Which none does, so I haven't used public transport since the before times.

@ErickaSimone @phoccer I want teleportation
@Kubernates Eh, the whole dissolving and recreating me part freaks me out. 😁
@phoccer think quantum warp tunnel instead of transporter
@ErickaSimone absolutely. The problems happen in places like Arizona (or maybe most places) where it's too expensive to live in the city (I'd personally LOVE to live in downtown Phoenix) but people have to live further out, 30, 40 minutes, an hour or more & then commute with jammed roadways. It's nuts. The drive, cars, it's all awful. And then you have companies so against wfh. My wife has to drive over an hour every day to work in downtown Phoenix from where we live. I always think about all the pollution from all the cars, sometimes it's like LA. We get LA smog drifting over too. I'd love an electric car but they're beyond unaffordable for most people.

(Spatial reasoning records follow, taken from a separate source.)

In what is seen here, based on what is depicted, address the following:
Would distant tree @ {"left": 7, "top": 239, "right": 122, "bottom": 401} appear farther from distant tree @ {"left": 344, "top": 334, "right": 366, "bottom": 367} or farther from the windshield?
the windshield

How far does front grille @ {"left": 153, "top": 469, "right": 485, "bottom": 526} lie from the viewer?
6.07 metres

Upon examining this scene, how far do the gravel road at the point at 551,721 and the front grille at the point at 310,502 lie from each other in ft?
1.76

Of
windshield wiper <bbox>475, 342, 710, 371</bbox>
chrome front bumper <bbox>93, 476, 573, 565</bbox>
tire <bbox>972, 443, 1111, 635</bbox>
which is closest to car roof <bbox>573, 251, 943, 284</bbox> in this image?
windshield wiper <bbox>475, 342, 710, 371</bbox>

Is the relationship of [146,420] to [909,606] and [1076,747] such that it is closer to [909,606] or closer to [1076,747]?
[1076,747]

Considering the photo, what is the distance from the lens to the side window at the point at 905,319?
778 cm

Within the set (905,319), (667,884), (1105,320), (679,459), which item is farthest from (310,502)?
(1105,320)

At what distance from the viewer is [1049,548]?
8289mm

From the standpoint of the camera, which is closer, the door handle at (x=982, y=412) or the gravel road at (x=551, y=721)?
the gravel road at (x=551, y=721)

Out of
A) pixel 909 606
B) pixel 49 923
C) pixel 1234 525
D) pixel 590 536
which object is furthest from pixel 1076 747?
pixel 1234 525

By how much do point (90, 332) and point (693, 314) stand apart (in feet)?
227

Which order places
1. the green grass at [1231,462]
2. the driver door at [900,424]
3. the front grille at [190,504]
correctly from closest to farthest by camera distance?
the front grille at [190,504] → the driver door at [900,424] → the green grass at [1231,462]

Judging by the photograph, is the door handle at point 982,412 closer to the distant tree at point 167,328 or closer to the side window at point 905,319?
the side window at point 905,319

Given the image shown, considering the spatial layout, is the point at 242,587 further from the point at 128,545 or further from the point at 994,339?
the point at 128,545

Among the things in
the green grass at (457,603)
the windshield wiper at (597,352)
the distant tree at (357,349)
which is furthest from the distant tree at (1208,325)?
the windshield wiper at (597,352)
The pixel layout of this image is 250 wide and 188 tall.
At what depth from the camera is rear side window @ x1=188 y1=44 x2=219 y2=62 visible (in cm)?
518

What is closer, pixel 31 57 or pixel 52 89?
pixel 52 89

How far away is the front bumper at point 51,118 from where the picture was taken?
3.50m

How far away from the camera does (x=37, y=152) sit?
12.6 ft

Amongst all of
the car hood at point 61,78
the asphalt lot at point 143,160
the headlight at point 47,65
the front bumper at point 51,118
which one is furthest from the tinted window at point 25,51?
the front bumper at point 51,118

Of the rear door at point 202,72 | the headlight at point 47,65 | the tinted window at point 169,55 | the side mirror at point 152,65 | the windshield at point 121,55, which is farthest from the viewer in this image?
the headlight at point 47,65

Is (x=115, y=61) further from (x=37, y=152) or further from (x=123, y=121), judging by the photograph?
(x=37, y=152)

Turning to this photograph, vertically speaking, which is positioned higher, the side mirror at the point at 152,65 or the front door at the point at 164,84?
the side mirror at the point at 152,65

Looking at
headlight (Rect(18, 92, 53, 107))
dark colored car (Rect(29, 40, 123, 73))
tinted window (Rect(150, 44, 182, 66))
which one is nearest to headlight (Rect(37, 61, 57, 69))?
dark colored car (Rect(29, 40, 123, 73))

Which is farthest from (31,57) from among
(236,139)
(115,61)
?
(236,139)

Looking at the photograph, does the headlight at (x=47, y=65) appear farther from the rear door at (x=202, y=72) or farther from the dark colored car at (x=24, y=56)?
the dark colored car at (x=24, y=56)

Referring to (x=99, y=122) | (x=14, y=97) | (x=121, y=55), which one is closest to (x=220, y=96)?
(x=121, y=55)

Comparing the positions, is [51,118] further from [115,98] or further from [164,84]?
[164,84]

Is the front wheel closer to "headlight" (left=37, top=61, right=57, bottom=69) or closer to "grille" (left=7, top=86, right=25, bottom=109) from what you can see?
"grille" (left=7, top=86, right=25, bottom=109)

@jake4480 that’s been the problem in LA too. Accessible parts of the city are gentrifying quickly, and then you have to live further out with no train options and 5 dollar gas. It’s wild out here.
@ErickaSimone oh wow I can only imagine. Only a few hours west! That traffic gridlock I see over there- wow. Sometimes it must be better to live in the city to save on car costs. All the awful repairs, insurance, lease or loan payments- I lived in Brooklyn briefly and LOVED the subway and not having a car. Not a fan of cars. The only thing I disliked was groceries 🤣 But yeah - super rural now. Just like growing up. Sigh. Not a big fan of the rural either except saving money. Tradeoffs though, right? 🙄
@ErickaSimone I want all cars to be taxis, just as a basic privacy and safety thing, but since I'm not rich enough to afford a personal chauffeur, a car is the second best option. Mixing with other humans have put me at risk and actual receipt of assault more than once. Buses and trains are the worst possible option for me. It isn't infrastructure we'd need to change, it is the basis of human behaviour itself that would need to be changed first. That is less realistic than self driving cars.
@ErickaSimone
"A developed country is not a place where the poor have cars. It's where the rich use public transportation." (A quote variously attributed to Meik Wiking, Enrique Peñalosa...and Gustavo Petro.)
@ErickaSimone extra points for a “no-fare” public transportation system (mass transit, e-bikes, trains, buses, etc).
@ErickaSimone When I was in Budapest, I compared the Korut tram to a moving sidewalk. It was 70 ft long and came every 2 minutes. More of that please.
@ErickaSimone One of the world's best transit cities - Tokyo - is about to get Waymo, so it'll be interesting to see how that goes. Tokyo is also one of the best cities for hailing a taxi, and bikes are everywhere.
@PeterLudemann that is… so dumb.
@ErickaSimone Apparently, Tokyo has a shortage of taxi drivers. (It's been a few years since I was last there, so I can't confirm how difficult it is to get a taxi - it used to be very easy).
Japan also regulates rideshares (Uber et al) much more - last time I was in Kyoto, I could get only a taxi using Uber (there are better apps for taxis but I hadn't set them up).
@PeterLudemann Japan is supposedly getting waymos. Very disappointing.